第二十一話◇
「駄目だ!!」
「いいじゃない!カノンのケチ!!」
ただいまカノンと絶賛ケンカ中。
ケンカの内容はアスカを連れて行って良いか駄目か。
減るものでも無いし良いと思うんだけど…。
「ヒナタ様…アスカにはいつでも会えますし…引いて頂けると…。」
見かねたジルクが私に言う。
え~…。
「つーことだ!ごめんなアスカ。」
前半は私に後半はアスカに向かって言うカノン。
「ううん。大丈夫。」
あ~…癒される。
「うっし!んじゃ自分の部屋に戻れるな?」
「あいっ!!」
元気良く返事をするアスカ。
ほんっと可愛い!
何回目か知らないけどとにかく可愛い!!
お城の中に入っていくアスカ。
しかし、くるっと振り返りタタタ…と私の方に駆け寄ってくる。
「どうしたの?」
「……。

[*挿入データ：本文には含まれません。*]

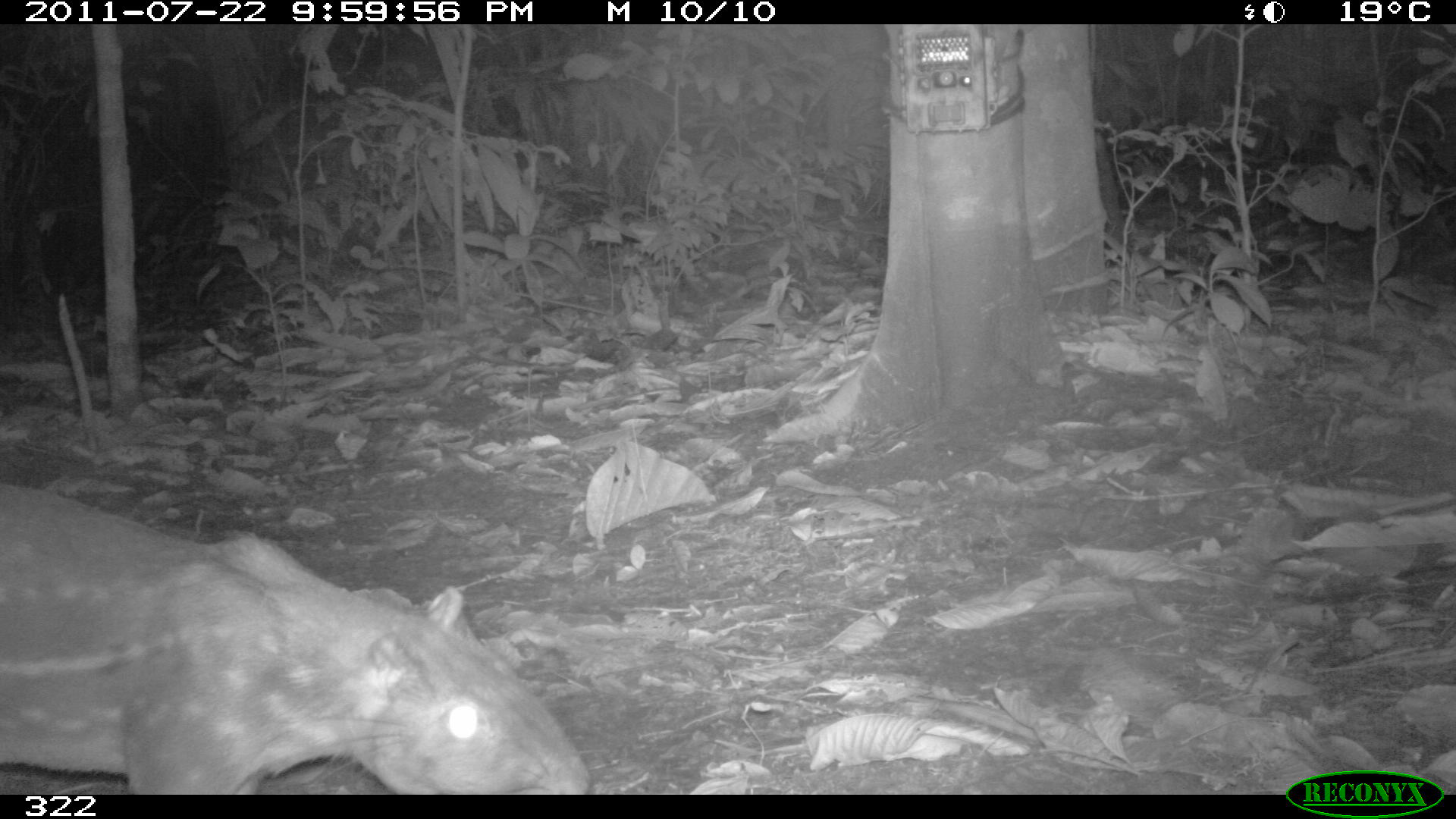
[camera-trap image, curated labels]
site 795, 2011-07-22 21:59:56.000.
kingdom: Animalia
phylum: Chordata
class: Mammalia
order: Rodentia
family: Cuniculidae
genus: Cuniculus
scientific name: Cuniculus paca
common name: spotted paca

」
ジー…っと私の顔を凝視しているかと思ったら。
ニパッと笑って言った。
「ヒナタお姉ちゃんありがとう!」
…うわぉ~。
「ばいばい!!」
動けない私に手を振ってアスカはお城の中に入っていった。
「癒されるよなぁ~アスカ。」
ごもっともです。カノンさん。
「つかなんで固まってんだ?」
……あんな可愛い顔であんな可愛い事言われたら固まるでしょ。
結局私の硬直が解けたのは少し経ってからだった。